Dissident Northern Irish republicans might fall into that category, but security analysts saw these as less likely suspects.
“I have very serious doubts it could be the IRA or even a splinter group of the IRA because the IRA’s been successful in negotiating power-sharing in Northern Ireland. Why revert back to a bombing campaign? It’s counter-productive,” said Bob Ayers of the Chatham House think-tank.
A police source told Reuters the bomb did not bear the hallmarks of al Qaeda, but that its involvement was certainly not ruled out.
Scotland Yard said the alarm was raised by an ambulance crew, attending an incident in a nearby nightclub, who thought they saw smoke inside the car. Experts said this could indicate the device had been abandoned after becoming unstable.
Peter Neumann of King’s College said if Islamists were responsible, they may turn out to be self-taught individuals rather than highly trained al Qaeda cadres.
“If this is some sort of al Qaeda-related thing, it looks very basic, to be honest,” he said. “It doesn’t look like the sort of quite sophisticated device they would be using. It looks more like 1970s IRA to me.”
He added: “If it turns out to be an Islamist-inspired attack, I would probably guess it has been carried out by so-called ‘self-starters’.”
Britain’s terrorism threat level has been set at severe since last August, meaning “an attack is highly likely”. Four young British Muslim men blew themselves up, killing 52 people, in an attack on London’s transport network on July 7, 2005.
David Claridge, managing director of consultancy Janusian Security Risk Management, said authorities’ chief worry now would be the possibility of more bombs to come.
“The primary concern at this stage is that it’s the start of a campaign, or it’s intended to be one of a number of devices,” he said. “It would be somewhat surprising, if we go with the al Qaeda-connected hypothesis, if this was the only device.”

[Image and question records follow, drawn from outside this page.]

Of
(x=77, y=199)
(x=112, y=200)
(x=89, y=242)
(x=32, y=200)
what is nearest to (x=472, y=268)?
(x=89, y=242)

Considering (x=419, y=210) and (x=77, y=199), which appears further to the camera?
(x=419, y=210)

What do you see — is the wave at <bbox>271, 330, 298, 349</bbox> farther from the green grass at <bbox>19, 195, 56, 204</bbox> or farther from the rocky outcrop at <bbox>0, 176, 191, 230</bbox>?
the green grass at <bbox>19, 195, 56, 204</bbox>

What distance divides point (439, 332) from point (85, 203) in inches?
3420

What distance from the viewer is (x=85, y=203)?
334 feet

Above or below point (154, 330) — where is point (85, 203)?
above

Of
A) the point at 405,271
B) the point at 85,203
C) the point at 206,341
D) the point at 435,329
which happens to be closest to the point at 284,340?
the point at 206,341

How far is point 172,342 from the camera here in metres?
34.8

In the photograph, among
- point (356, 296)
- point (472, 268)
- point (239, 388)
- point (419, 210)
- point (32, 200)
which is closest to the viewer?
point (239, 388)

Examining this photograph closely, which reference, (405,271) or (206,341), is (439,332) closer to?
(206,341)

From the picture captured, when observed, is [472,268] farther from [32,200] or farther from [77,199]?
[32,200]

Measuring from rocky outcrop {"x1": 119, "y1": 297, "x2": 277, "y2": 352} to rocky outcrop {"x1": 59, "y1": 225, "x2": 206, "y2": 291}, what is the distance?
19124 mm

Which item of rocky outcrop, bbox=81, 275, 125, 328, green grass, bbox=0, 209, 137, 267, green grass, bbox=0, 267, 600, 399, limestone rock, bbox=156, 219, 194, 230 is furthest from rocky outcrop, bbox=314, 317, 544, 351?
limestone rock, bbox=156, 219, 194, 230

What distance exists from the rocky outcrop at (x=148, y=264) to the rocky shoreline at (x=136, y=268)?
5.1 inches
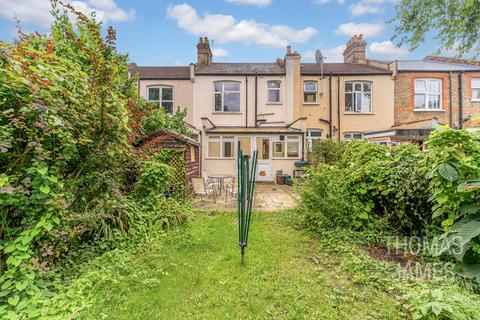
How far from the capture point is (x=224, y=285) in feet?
9.11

Police said they were deploying extra patrols in key areas across London in response to the bomb, discovered only hours after new prime minister, Gordon Brown, unveiled his cabinet line-up.
Security is likely to be tightened for events like the Wimbledon tennis championship, now under way, and a big Live Earth concert in the capital on July 7.
Police and security sources said they had had no advance intelligence.
“This probably comes as a great shock to them. They discovered this by accident,” Neumann said. “This shows there are people they have no idea about, and they are coming from nowhere.”